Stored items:

▼

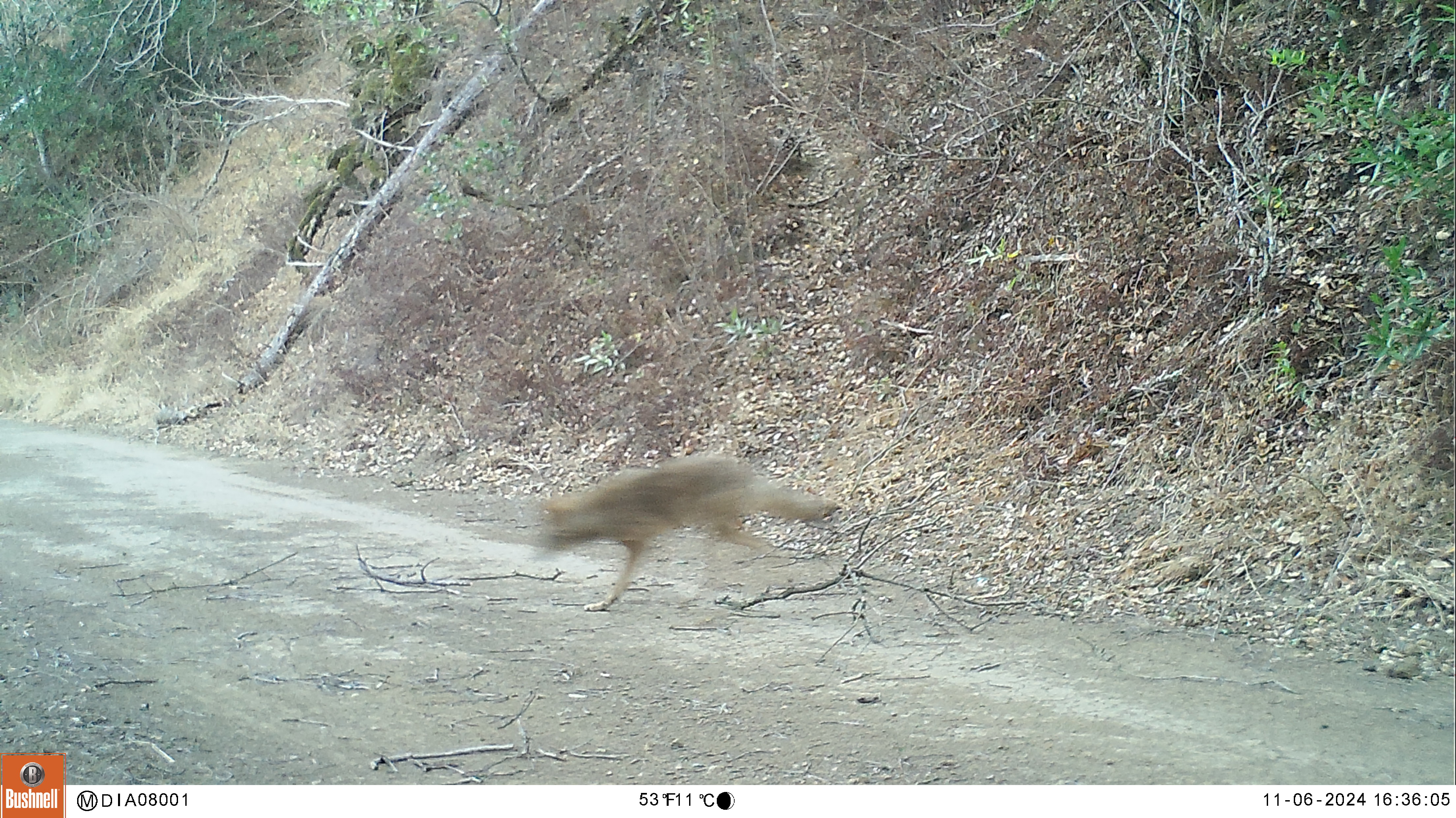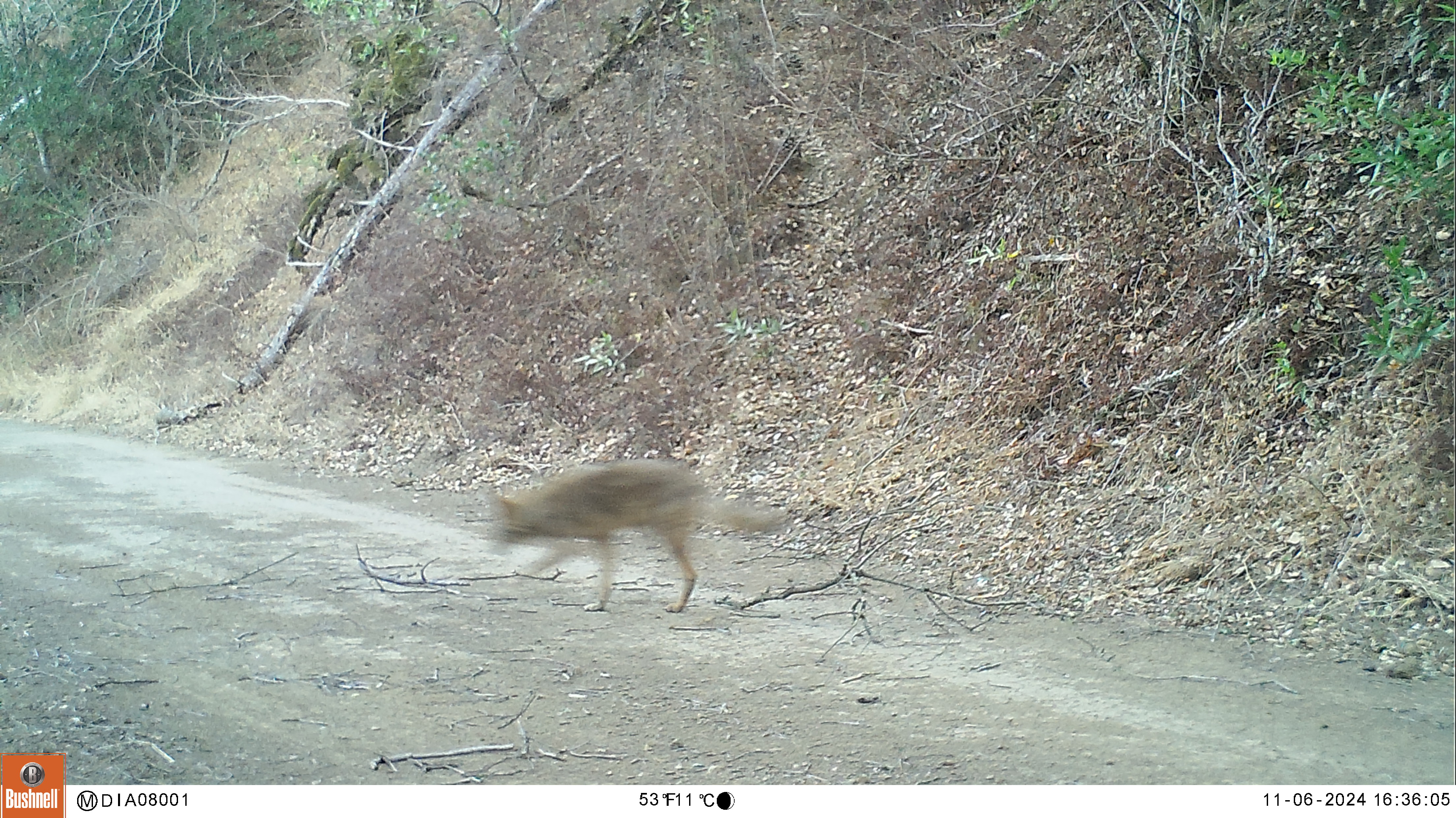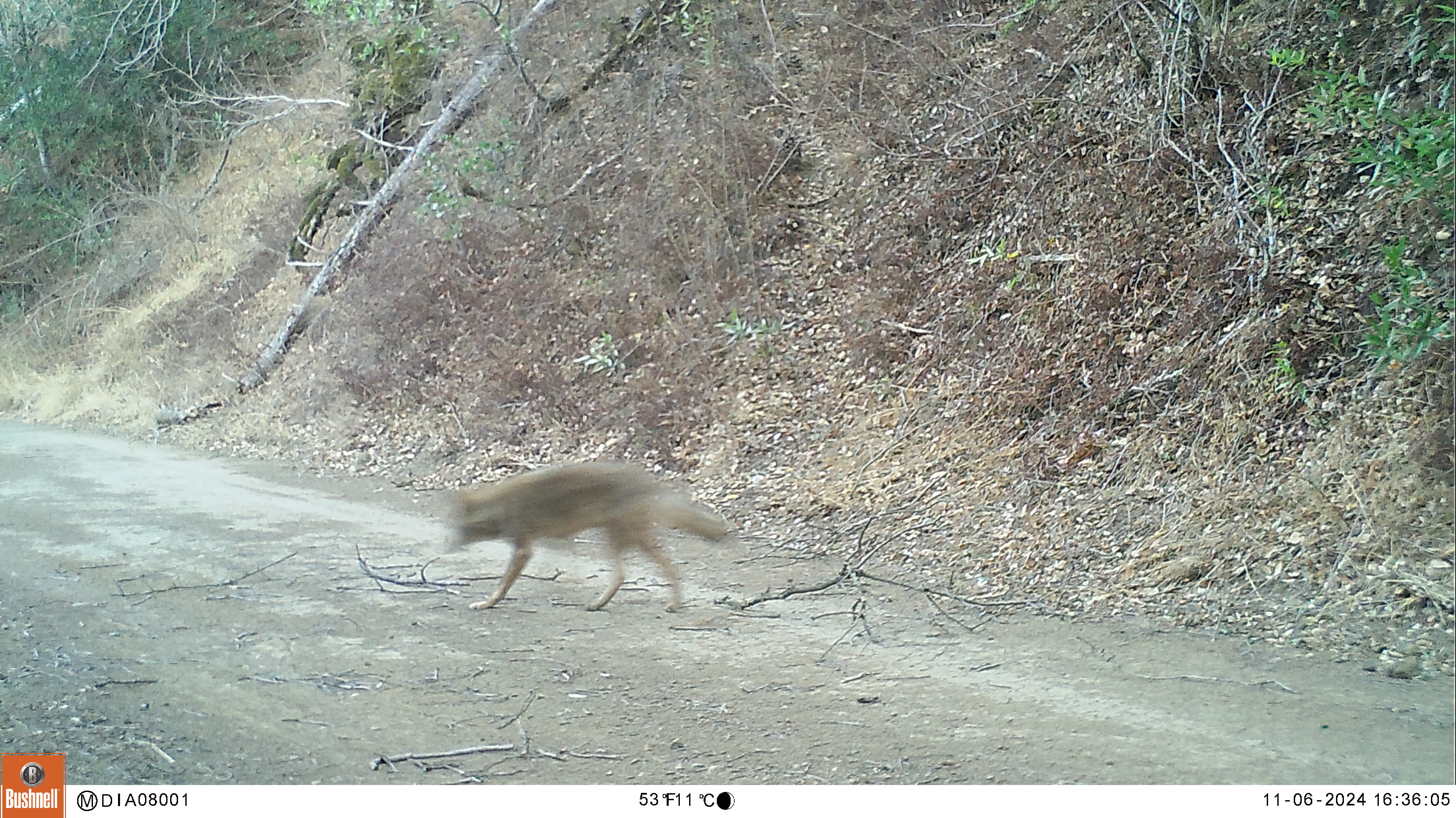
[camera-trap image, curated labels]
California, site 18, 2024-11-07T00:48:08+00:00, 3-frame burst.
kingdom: Animalia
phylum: Chordata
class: Mammalia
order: Carnivora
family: Canidae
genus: Canis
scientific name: Canis latrans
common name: coyote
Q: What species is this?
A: Coyote (Canis latrans).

▲

Aim of the task: Please leave out the pictures as you reproduce the lines exactly, from the first line of the entries through the line containing "common name: coyote".

Task result:
[camera-trap image, curated labels]
California, site 18, 2024-11-07T00:48:08+00:00, 3-frame burst.
kingdom: Animalia
phylum: Chordata
class: Mammalia
order: Carnivora
family: Canidae
genus: Canis
scientific name: Canis latrans
common name: coyote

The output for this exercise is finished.